Passage: Begin
DeWine closed his remarks by noting that many hospital administrators in his home state “are confident that their GPOs are saving them money,” but that government should nonetheless “promote vigorous competition, which will ensure that GPOs both save money and allow new and improved technologies to get to the market.”
In his opening remarks, Kohl insisted that “any industry plan must include real and meaningful sanctions,” and expressed his “disappointment” that no GPO sent a representative to appear on the panel.
Dick Bednar, senior counsel with the Washington-based law firm Crowell & Moring, testified that his work as coordinator of HGPII assured him that Congress can expect “an ethical culture of compliance” from member GPOs. The former Army debarring officer stressed that the HGPII was not “a hastily prepared quick fix,” stressing that “the countless hours of study, reviews, reflection and consulting” with ethics experts demonstrate that “the GPO Initiative is … a permanent institution, dedicated to the continuous improvement of policies and practices in the industry.”
Passage: End
Data to examine: Begin
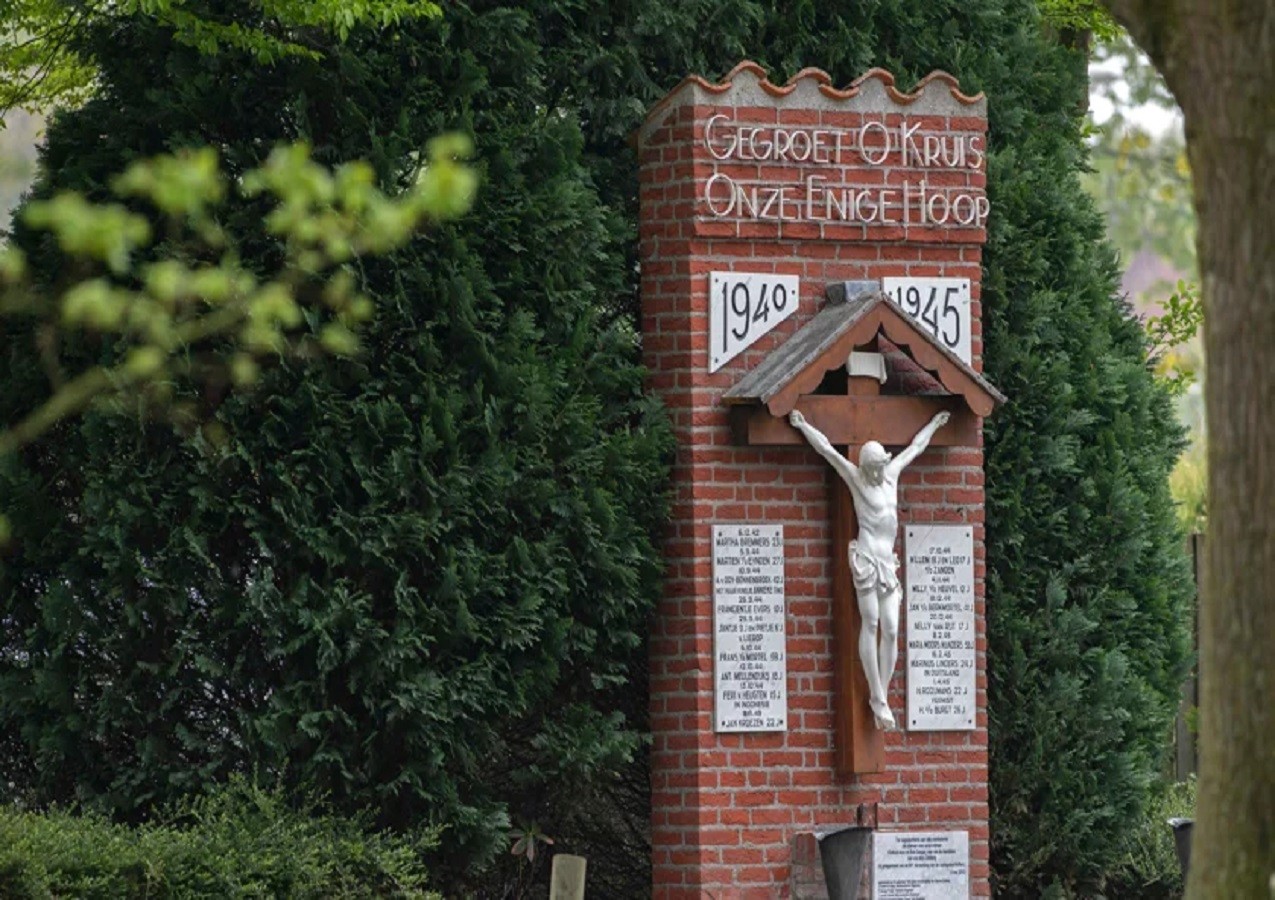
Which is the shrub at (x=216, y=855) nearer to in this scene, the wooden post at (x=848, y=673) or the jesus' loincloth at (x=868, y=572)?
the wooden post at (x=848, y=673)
Data to examine: End
Data to examine: Begin
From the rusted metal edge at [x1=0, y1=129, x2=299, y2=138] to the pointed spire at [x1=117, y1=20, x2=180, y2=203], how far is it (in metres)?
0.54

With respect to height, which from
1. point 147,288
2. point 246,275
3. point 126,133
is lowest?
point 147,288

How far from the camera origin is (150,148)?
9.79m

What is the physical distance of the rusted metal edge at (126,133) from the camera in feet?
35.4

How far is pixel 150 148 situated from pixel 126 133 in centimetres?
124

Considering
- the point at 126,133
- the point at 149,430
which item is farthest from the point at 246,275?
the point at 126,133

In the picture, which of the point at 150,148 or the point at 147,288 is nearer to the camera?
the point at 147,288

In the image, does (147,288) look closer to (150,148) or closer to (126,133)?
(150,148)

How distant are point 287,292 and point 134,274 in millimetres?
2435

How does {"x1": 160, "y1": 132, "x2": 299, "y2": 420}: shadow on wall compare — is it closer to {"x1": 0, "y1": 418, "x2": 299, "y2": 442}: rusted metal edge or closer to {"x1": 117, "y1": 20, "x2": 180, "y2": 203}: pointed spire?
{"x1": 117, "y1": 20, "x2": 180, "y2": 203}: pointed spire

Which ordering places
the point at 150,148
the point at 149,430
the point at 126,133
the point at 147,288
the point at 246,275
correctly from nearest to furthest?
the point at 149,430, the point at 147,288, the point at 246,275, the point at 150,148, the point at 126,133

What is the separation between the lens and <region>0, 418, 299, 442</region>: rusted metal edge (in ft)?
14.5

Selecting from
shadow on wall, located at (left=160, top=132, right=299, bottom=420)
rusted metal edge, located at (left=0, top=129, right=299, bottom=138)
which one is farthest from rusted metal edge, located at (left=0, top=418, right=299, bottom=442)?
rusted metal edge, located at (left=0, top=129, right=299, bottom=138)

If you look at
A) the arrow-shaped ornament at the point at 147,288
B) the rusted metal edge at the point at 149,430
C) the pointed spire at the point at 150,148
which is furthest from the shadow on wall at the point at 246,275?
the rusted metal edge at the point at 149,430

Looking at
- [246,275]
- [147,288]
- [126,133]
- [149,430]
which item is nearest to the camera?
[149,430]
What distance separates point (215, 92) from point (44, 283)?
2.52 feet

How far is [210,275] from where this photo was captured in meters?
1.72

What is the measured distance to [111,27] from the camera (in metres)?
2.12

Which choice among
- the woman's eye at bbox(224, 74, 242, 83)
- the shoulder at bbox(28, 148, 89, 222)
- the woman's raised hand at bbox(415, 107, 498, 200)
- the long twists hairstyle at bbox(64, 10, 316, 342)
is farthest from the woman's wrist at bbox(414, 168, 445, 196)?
Data to examine: End
What you should do
In the passage on the GPO hearing, copy everything from "In his opening" down to "on the panel.", swapping "disappointment" for "regret".

Worked solution
In his opening remarks, Kohl insisted that “any industry plan must include real and meaningful sanctions,” and expressed his “regret” that no GPO sent a representative to appear on the panel.